26 March - 27 April 2002
  • Overview
    Born in 1940, Pat Steir had her first one-person exhibition at the Terry Dintenfass Gallery in New York in 1964 and has been showing nationally and internationally since that time including participation in several Whitney Biennials, Venice Biennales and Documenta IX.

    In these new works Steir continues to explore the act of painting and its possibilities. As John Yau has noted in the recent publication DAZZLING WATER, DAZZLING LIGHT (University of Washington Press):

    Among postwar American artists, Pat Steir is the painter who has most thoroughly investigated, as well as radically redefined, the different modes possible in painting. Rather than using painting to both establish and articulate a set of bracing limits, which acknowledges a singular historical legacy, as did the Minimalists, or jettisoning painting because it is no longer seen as a valid means of production, as did the Conceptualists, Steir repeatedly defines a set of limited possibilities in order to both move through and beyond them. Thus, she utilizes limitations to focus her attention on a particular set of painting issues, ranging from the relationship between style and subject to, more recently, the relationship between gesture and image.
    One reason Steir stands apart from her contemporaries is because she has defined a very different goal than her Minimalist and Conceptualist counterparts, most of whom are male. Cognizant of the marginal position women have been assigned in any summary of the history of painting, Steir wants to challenge, as well as undermine, the very notion of a singular historical legacy. Consequently, over the course of a career in which she has deliberately changed the very way she has applied the paint, Steir has gone from simultaneously interpreting found images and styles to exploring the connection between paint's liquidity and its capacity to yield an image.

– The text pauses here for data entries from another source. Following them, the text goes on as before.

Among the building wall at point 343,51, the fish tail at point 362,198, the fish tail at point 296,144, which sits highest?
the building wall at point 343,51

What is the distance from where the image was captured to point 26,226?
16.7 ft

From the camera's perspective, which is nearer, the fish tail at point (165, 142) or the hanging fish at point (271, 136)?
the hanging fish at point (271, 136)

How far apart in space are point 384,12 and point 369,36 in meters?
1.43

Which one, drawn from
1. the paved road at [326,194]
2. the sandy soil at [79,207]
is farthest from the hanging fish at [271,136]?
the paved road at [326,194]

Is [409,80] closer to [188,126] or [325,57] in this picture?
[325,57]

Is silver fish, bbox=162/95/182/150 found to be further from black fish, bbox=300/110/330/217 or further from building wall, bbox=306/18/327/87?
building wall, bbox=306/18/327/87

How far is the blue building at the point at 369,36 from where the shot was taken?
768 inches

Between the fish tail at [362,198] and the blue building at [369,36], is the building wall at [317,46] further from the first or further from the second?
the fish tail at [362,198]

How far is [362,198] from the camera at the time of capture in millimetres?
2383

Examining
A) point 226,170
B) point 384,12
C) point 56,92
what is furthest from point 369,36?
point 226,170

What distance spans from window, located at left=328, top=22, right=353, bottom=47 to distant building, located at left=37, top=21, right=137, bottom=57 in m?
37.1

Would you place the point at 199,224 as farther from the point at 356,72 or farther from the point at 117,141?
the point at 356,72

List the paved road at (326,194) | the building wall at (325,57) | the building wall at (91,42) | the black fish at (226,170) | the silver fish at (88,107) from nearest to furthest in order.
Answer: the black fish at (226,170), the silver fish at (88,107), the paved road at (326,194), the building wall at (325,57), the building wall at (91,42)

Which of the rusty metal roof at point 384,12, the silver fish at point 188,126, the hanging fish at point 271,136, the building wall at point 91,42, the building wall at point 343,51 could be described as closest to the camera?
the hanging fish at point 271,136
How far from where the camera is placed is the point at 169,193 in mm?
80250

    The consequence of these changes is that Steir has subverted, revealed, and reinvented the presumptions thought to be inherent in the very act of painting. At the same time, while it is clear that she has learned from both her Minimalist and Conceptualist counterparts, her interrogation of painting is clearly pitched toward a very different goal than those who seek to arrive at either a pure painting, an essentialist work of art, or a declaration that painting is dead. Instead, her work arises out of an imaginative revisioning of the materials and processes associated with paint and painting.

    A publication with a text by Linda Yablonsky accompanies the exhibition.